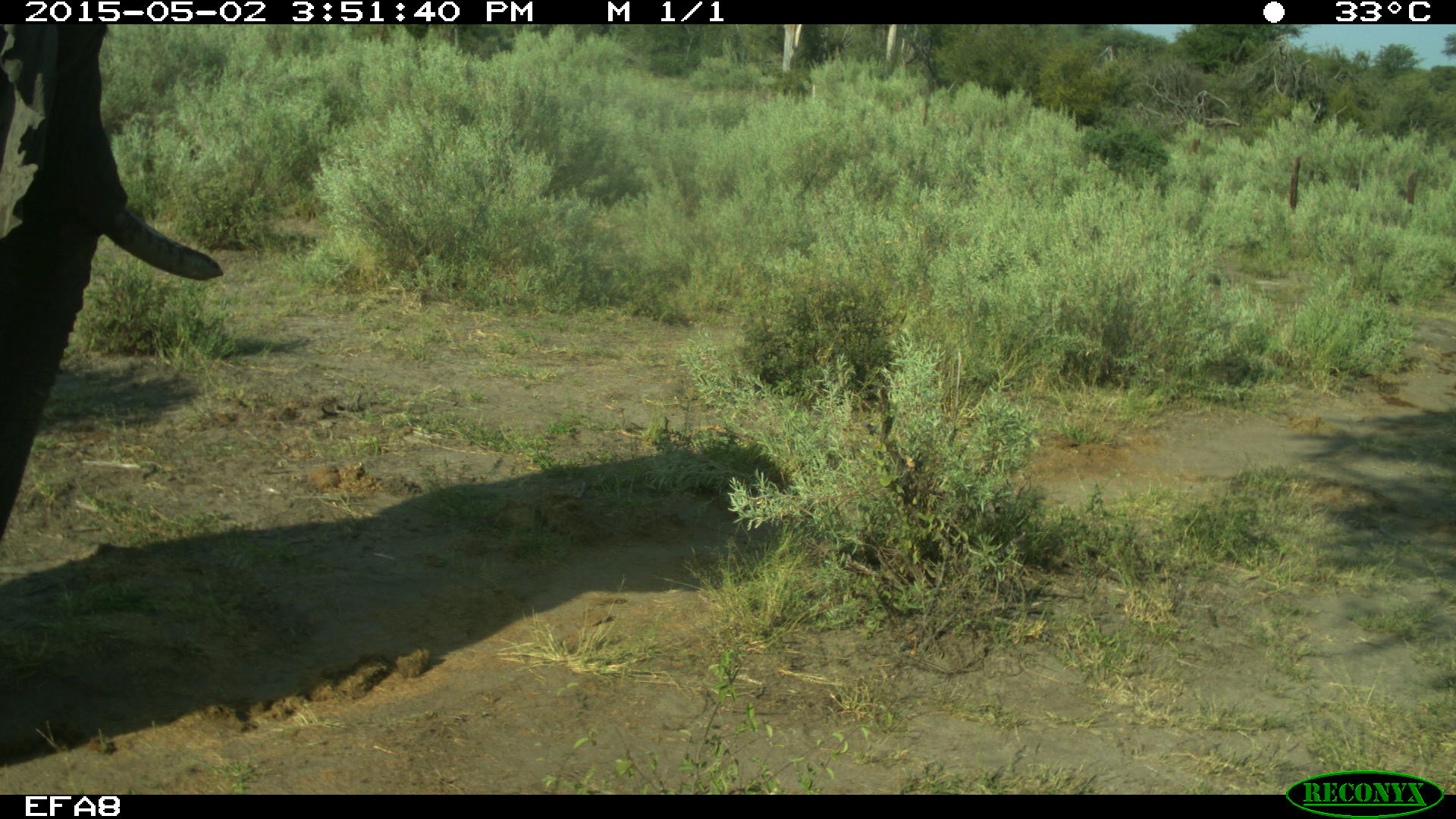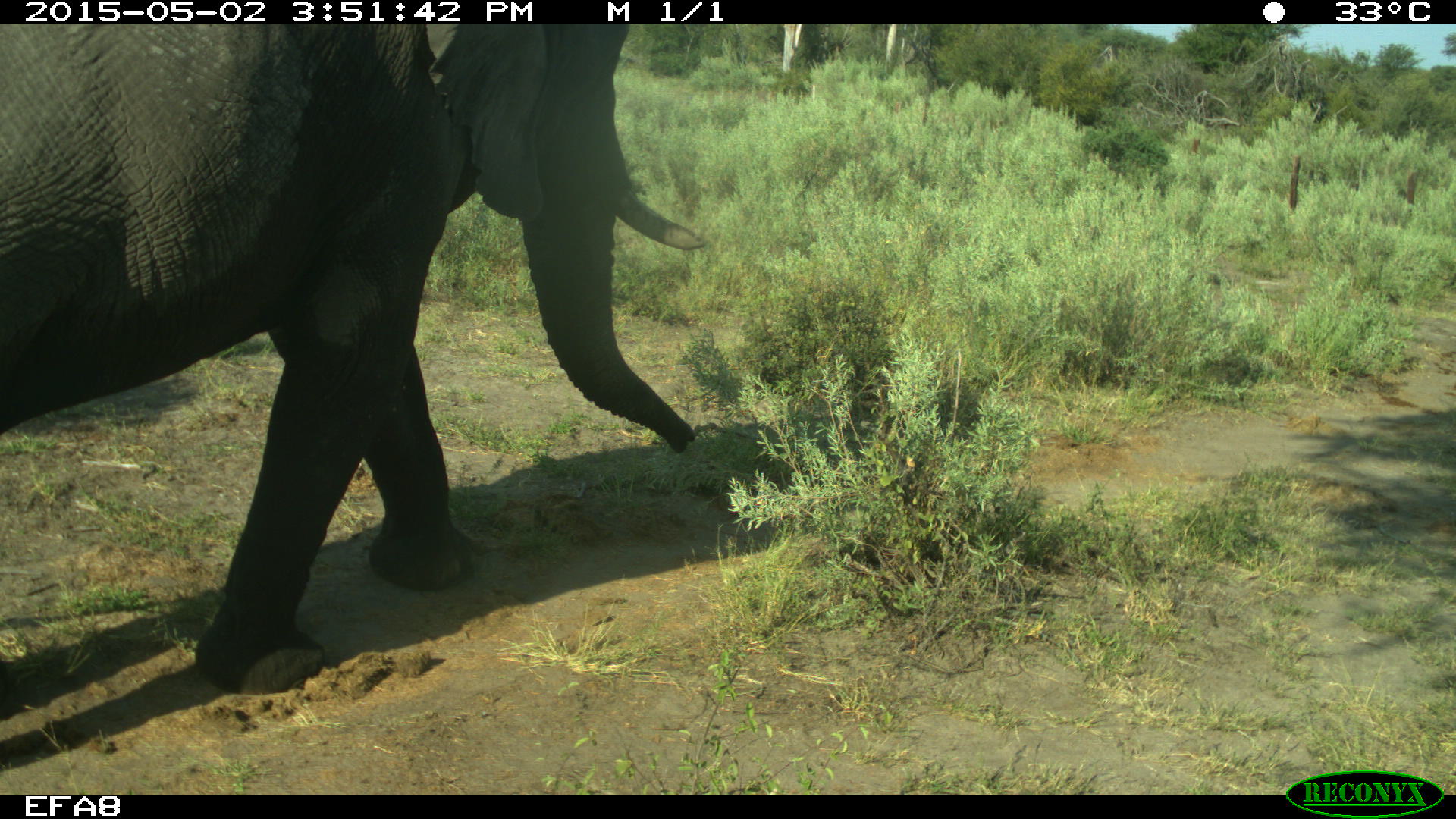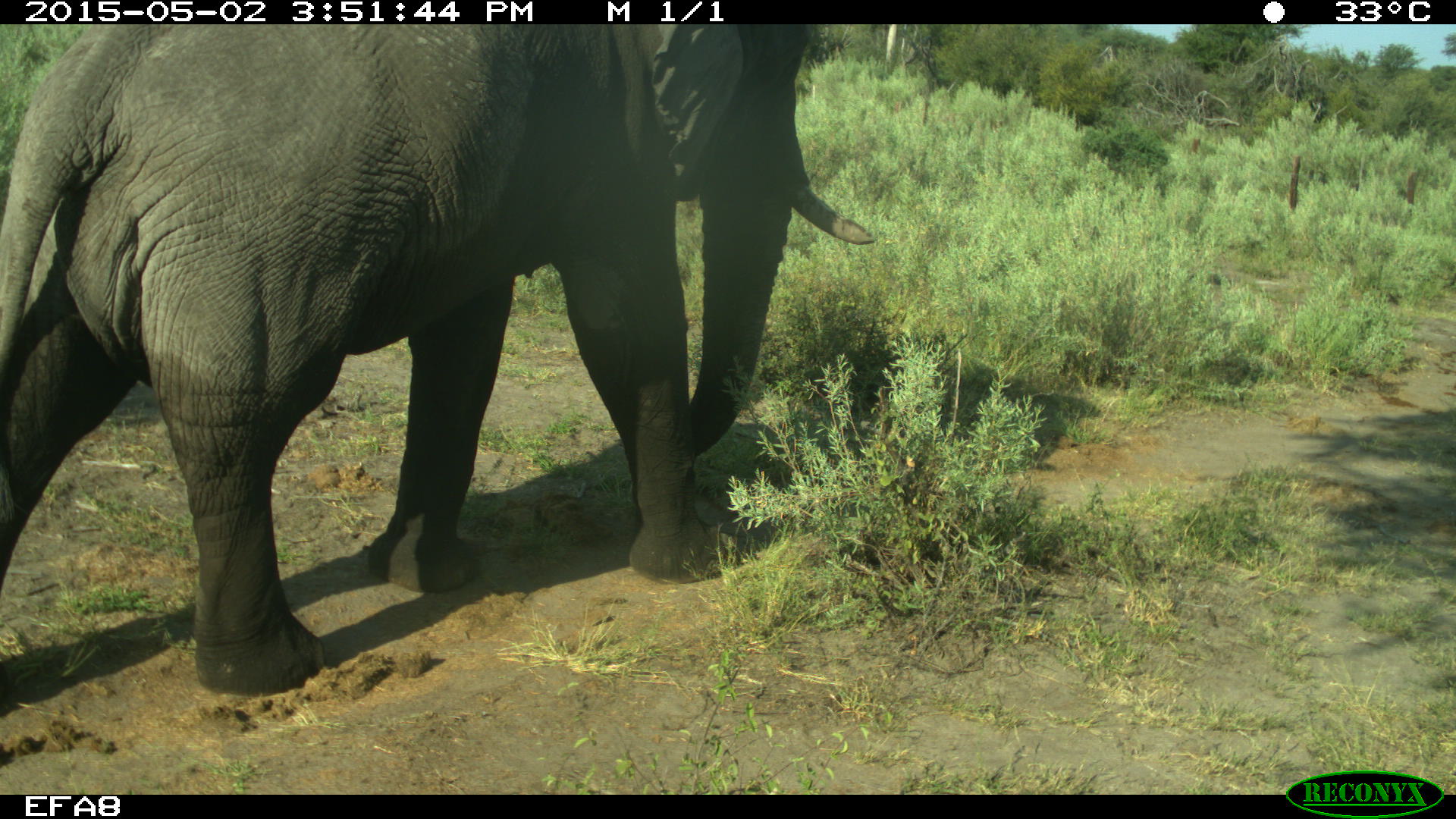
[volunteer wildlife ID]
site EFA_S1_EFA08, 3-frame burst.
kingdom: Animalia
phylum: Chordata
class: Mammalia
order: Proboscidea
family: Elephantidae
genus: Loxodonta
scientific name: Loxodonta africana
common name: african bush elephant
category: elephant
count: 1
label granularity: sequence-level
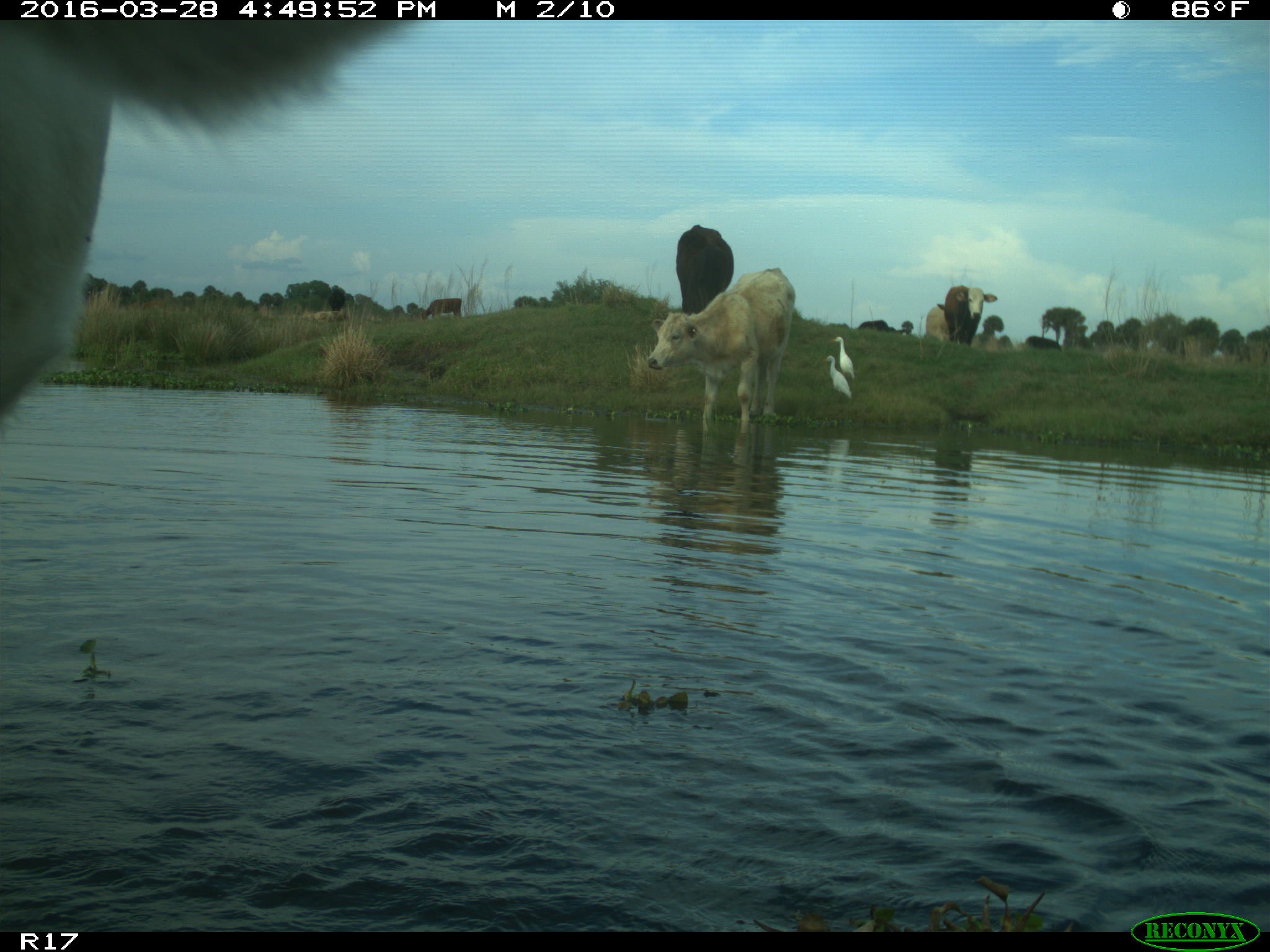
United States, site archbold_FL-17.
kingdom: Animalia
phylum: Chordata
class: Mammalia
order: Artiodactyla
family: Bovidae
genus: Bos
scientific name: Bos taurus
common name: domestic cow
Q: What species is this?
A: Bos taurus (domestic cow).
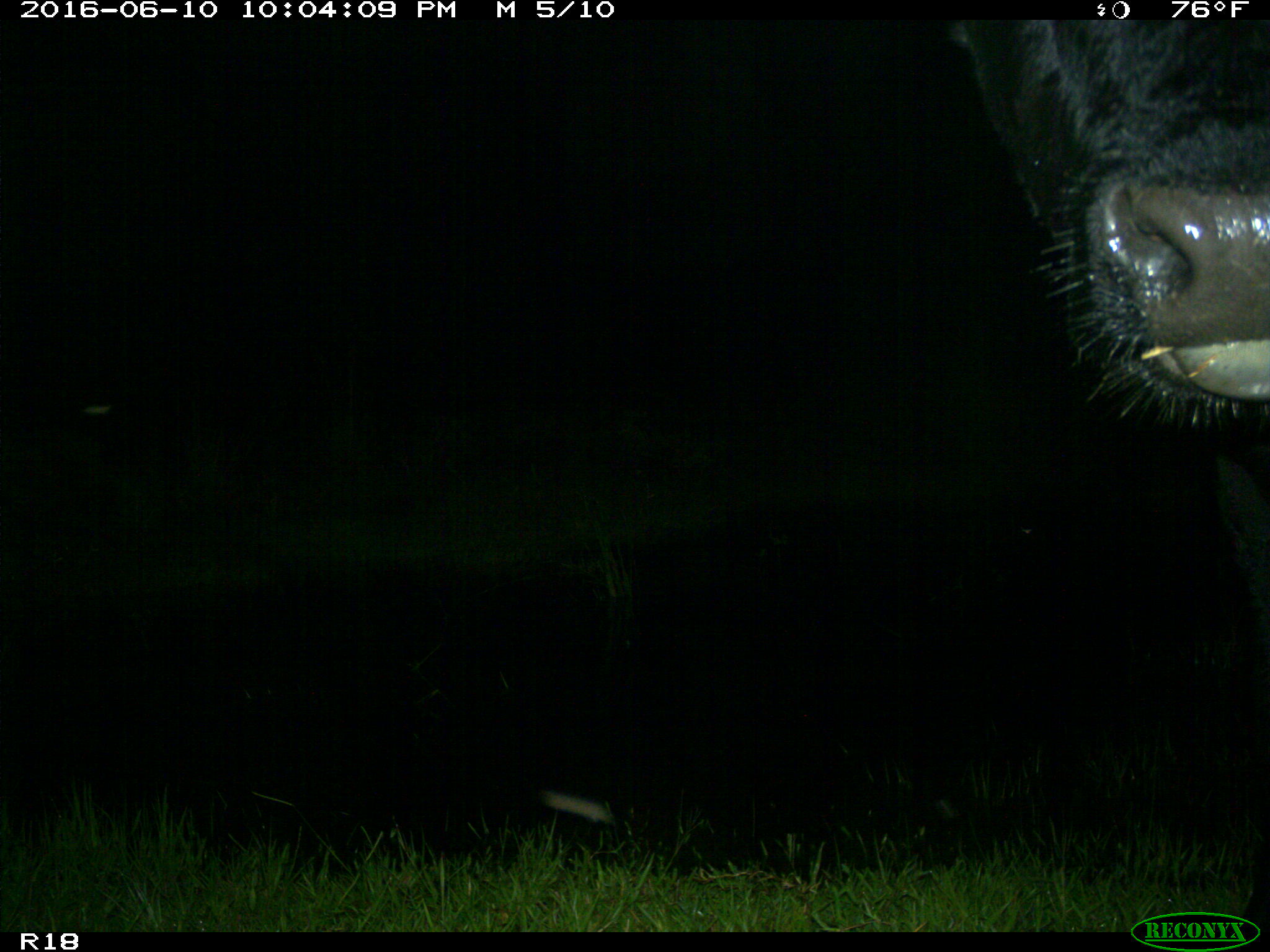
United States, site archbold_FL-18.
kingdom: Animalia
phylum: Chordata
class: Mammalia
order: Artiodactyla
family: Bovidae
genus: Bos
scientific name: Bos taurus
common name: domestic cow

(Work to complete) Restate every record above word for word, without images.

(Answer area)
[volunteer wildlife ID]
site EFA_S1_EFA08, 3-frame burst.
kingdom: Animalia
phylum: Chordata
class: Mammalia
order: Proboscidea
family: Elephantidae
genus: Loxodonta
scientific name: Loxodonta africana
common name: african bush elephant
category: elephant
count: 1
label granularity: sequence-level
United States, site archbold_FL-17.
kingdom: Animalia
phylum: Chordata
class: Mammalia
order: Artiodactyla
family: Bovidae
genus: Bos
scientific name: Bos taurus
common name: domestic cow
Q: What species is this?
A: Bos taurus (domestic cow).
United States, site archbold_FL-18.
kingdom: Animalia
phylum: Chordata
class: Mammalia
order: Artiodactyla
family: Bovidae
genus: Bos
scientific name: Bos taurus
common name: domestic cow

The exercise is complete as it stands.